You find yourself at the edge of your porridge-flooded village, faced with the daunting task of stopping the endless flow from destroying all that you hold dear. Along with your fellow villagers, you can eat your way through the porridge, build barriers to protect yourself, and try as hard as you can to keep what you’ve eaten from coming back up – but beware! The more you eat, the easier it becomes to vomit, and if you throw up too much, there’s a chance you won’t see the end of this unnatural disaster. Race against the surging porridge with your friends to find the little girl and the little pot’s lid so you can say the magic words and save the village! “Little Pot, Stop!”
(This game was done in 5 weeks (October 2013) for Game Design I at the NYU Game Center.)

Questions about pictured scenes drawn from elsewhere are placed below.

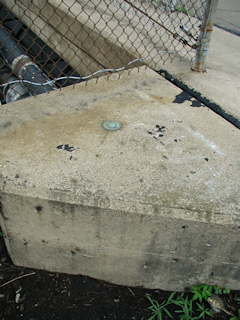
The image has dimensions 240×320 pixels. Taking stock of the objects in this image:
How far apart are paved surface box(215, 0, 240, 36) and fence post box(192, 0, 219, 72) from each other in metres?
2.34

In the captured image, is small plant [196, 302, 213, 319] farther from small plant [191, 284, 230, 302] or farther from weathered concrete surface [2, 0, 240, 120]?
weathered concrete surface [2, 0, 240, 120]

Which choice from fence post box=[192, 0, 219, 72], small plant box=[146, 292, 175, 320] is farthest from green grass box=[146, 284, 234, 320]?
fence post box=[192, 0, 219, 72]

Design by Owen Johnston and Elyse Lemoine
Welcome to Richmond Heights!
It’s the height of the 1940s, and the bright, bustling city of Richmond Heights is at the heart of the changing times. In the downtown metropolitan area, rumours of the arrival of a Master Thief have started to spread, and the local police force is starting to become uneasy. Security has doubled and officers are itching for a chance to catch the famed thief in the act! As the night dawns on Richmond, will the police force’s preparations be enough, or will the Master Thief leave nothing but their calling card and empty museums behind?
Object of the Game
In Heist!, a world-renowned Master Thief has set their sights on downtown Richmond and intends to pick it dry of all its valuables. The investigative players must join forces or compete against each other in order to apprehend the master criminal and bring them to justice before they make off with their stolen goods! If the thief makes it out of the city with the stolen property, then the investigators lose.

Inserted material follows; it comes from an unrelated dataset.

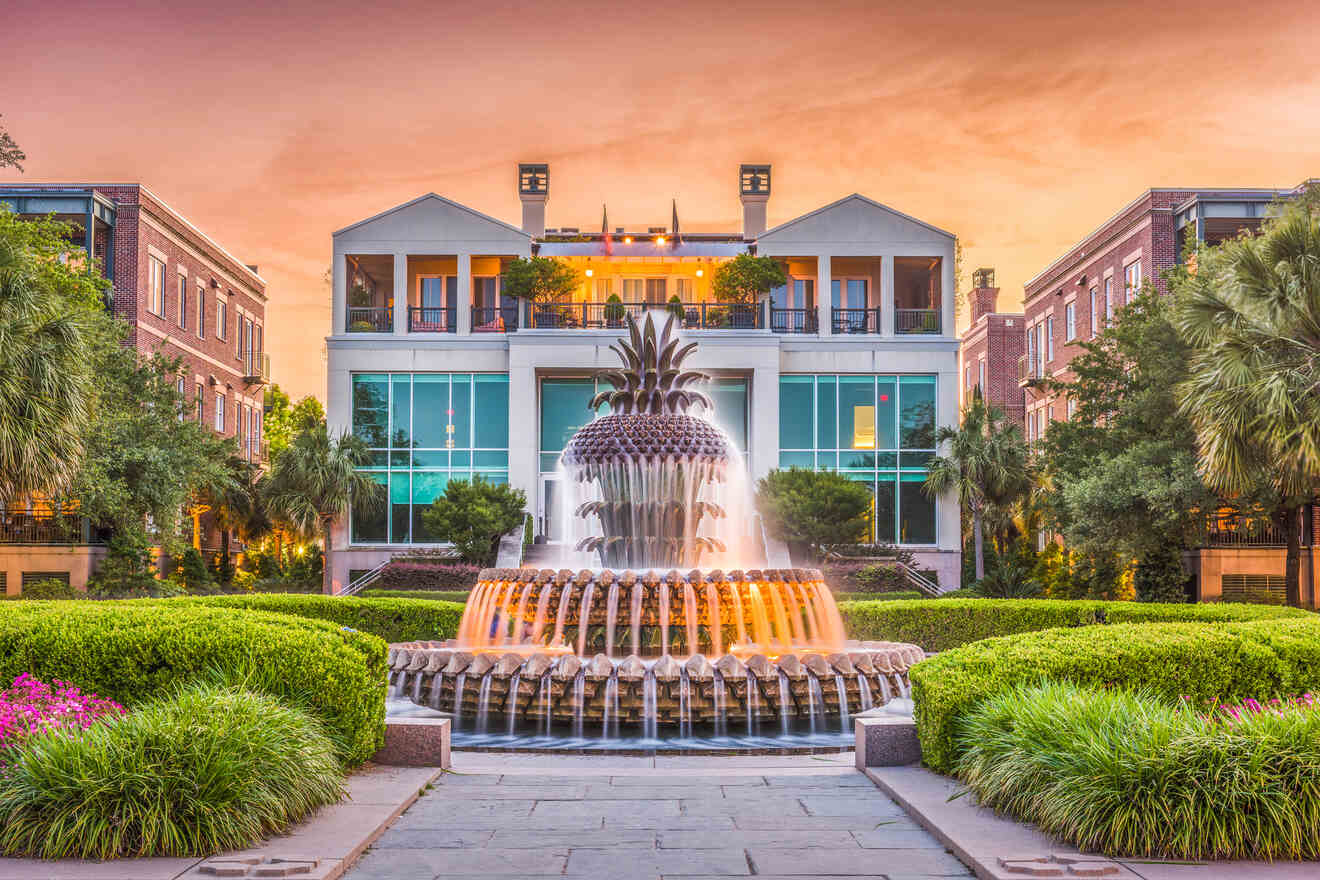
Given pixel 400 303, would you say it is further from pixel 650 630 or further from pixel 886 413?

(This game was done in 3 weeks (October 2012) for my graduate application to the NYU Game Center.)
Design by Elyse Lemoine
Scholomance, School for the Dark Arts
Deep in the heart of Romania stands the infamous Scholomance, the legendary School for the Dark Arts run by the Devil himself. As students of black magic, you have been studying at the Scholomance for three years as a part of the School of Necromancy, under the tutelage of the greatest professors the underworld has to offer. You have learned to speak to the spirits, to cast fel magic, and to summon hordes of the undead to your call. For your final examination in Advanced Necrotic Magic, you’ll be competing with other students to summon and command the best undead army. Will you draw upon your knowledge from the Scholomance and succeed against your fellow students, or will you suffer the consequences of controlling that which cannot be restrained?
Object of the Game
In Scholomance, you are students at Scholomance, the School for the Dark Arts in Romania. For your final examination in Advanced Necrotic Magic, you’ll be competing against each other to see who can summon and utilize the most powerful undead army! As the two finalists in the class, it’s up to you to beat your opponent and win the competition to become the top student in Necrotic Arts and pass on to the next level. By using all of the knowledge you have gained in necromancy throughout your three years at Scholomance, it’s time to prove yourself worthy of the title of Necromancer.
(This game was done in 24 hours (November 2012) for my graduate application to the NYU Game Center.)
A collection of non-digital games that I've worked on over the past few years. These are in various stages of development - full rulebooks and components can be provided upon request.